25 ROOT-Cot2SvtMatchCol -i GlobalLibraryLog TClass::Load 8090* 8090
> cd /cdf/scratch/cdfopr/testRel/4.8.4
> concatenate_histograms pass1/subdir1/prodHist.root
pass1/subdir2/prodHist.root
.......
pass1/subdirN/prodHist.root
-o results/prodHist.root
ssh -l cdfopr fcdflnx3
cd /cdf/scratch/cdfopr/val
source .source_me
root.exe
compare_prod_hist("/cdf/scratch/cdfopr/testRel/4.10.0pre2/pass1/ar026347.0001phys-ana/prodHists.root",
"/cdf/scratch/cdfopr/testRel/4.8.4a/pass3/ar026347.0001phys-ana/prodHists.root",0.99)
click on root
click on STNTUPLE_RESULTS
click on the root file
You will see folders corresponding to validation modules which have histograms
that are different in the two input files.

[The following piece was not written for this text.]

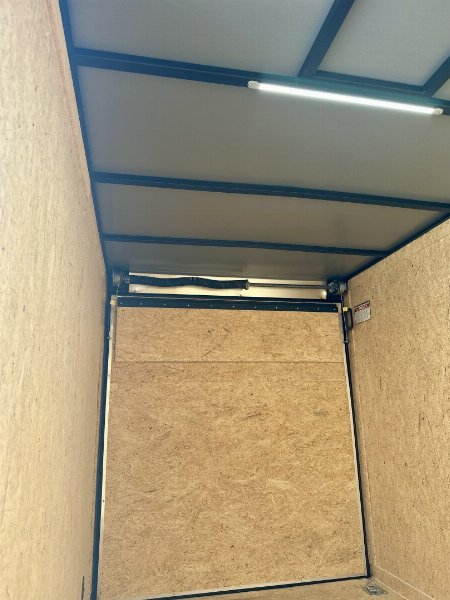 New 2025 Covered Wagon Trailers 6X12 TA Cargo / Enclosed Trailer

To plot a histogram: right click and select "Draw EP"
Shaded histogram is the second input file, dots = first input file.
As user cdfopr on fcdflnx3:
> cd ~cdfopr
> ticket
> ssh -l cdf_val ncdf75
> mozilla &
Navigate to the "validation" bookmark near the top of the browser. One can
then browse a comparison of histograms from the recent 10k test to those from
a larger statistics test using 4.8.4.
This tool is evolving. The offline CO should consult with Rob S. to find out how to
contribute to updating this tool as needed.
| STEP 5. Concatenate Test |
We need to do the following two step concatenation test.
talk DHInput
include file ./pass2/ar0261c3.0001phys-ana/ar0261c3.0001phys.out
include file ./pass2/ar0261d4.0503phys-ana/ar0261d4.0503phys.out
include file ./pass2/ar026347.0001phys-ana/ar026347.0001phys.out
include file ./pass2/ar02734f.0001phys-ana/ar02734f.0001phys.out
include file ./pass2/ar02734f.0001phys-ana/ar02734f.0001phys.out_1
exit
path create NULL
path enable NULL
talk FileOutput
dhCache set KAHUNA
output create AA test01
output path AA NULL
AA
writeSingleBranch set f
dataSetId set wewk02
writeSingleBranch set false
fileSize set 1200
exit
output list
exit
begin -nev 10
show all
exit
The farms may do "100K tests" with the new executable. In that case, look for results in /cdf/scratch/cdfprod0/* . Any crashes will give core files that should be looked at. Report what you learn to relevant people - if necessary ask who are the relevant people. Currently (June 2002) the "100K tests" run on ~600K events. Remember that one event can occur in two or more streams; so, for example, "4 events crashing" may mean "1 event crashing 4 times".